*Seite*
______________________________

Gute Nachrichten in schwierigen Zeiten gefällig? Bittesehr: 2023 wird in Sachen Stromproduktion in Österreich ein sehr positives Jahr. Wenige Tage vor Jahresende ist dies schon fix und die folgenden Zahlen von ISE Fraunhofer zeigen deutlich, dass hierzulande in Sachen Dekarbonisierung der Stromerzeugung endlich etwas passiert. Wiewohl dies auf Faktoren beruht, die sich die heimische Politik nur zum Teil auf die Fahnen heften darf...
Die Zahlen sehen jedenfalls erfreulich aus: Bei einer Gesamt-Nettostromerzeugung von bisher (Stand 19.12.2023) 51,93 TWh entfallen 45,03 TWh (86,7%) auf Erneuerbare und nur 6,90 TWh (13,3%) auf Fossile. Das sind (auch wenn in den letzten Tagen des Jahres die Fossilen üblicherweise noch ein wenig zulegen) absolute Rekordwerte für die Erneuerbaren. Im Vorjahr lag der Anteil der Erneuerbaren noch bei 78,4%.

______________________________

*Bereitgestellte Daten*
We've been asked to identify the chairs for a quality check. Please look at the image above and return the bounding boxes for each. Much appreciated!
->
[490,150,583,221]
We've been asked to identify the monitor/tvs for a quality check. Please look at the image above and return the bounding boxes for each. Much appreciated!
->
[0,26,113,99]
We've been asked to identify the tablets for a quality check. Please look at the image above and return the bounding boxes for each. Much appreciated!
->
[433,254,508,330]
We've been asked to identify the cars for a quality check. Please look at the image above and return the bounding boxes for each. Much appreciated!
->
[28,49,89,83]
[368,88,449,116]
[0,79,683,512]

______________________________

*Arbeitsauftrag 1*
Übertrage aus dem Text zur Stromerzeugung in Österreich den Satz „Im Vorjahr lag der Anteil der Erneuerbaren noch bei 78,4%.“ ins Englische.
*Arbeitsauftrag 2*
Führe den Text zur Stromerzeugung in Österreich im Anschluss an seinen letzten Satz fort.

*Übungsergebnis 1*
In the previous year, the share of renewables was still at 78.4%.

*Übungsergebnis 2*
Die heimische Stromproduktion steht und fällt immer schon mit der Wasserführung der Flüsse bzw. auch ein wenig der Speicherseen.
28,97 TWh Strom durch Laufwasserkraftwerke wurden bisher im Jahr 2023 gewonnen - das sind starke 55,8% der gesamten Nettostromerzeugung Österreichs. Im gesamten Vorjahr waren es noch 24,1 TWh bzw. 48,3% des Gesamtstromkuchens.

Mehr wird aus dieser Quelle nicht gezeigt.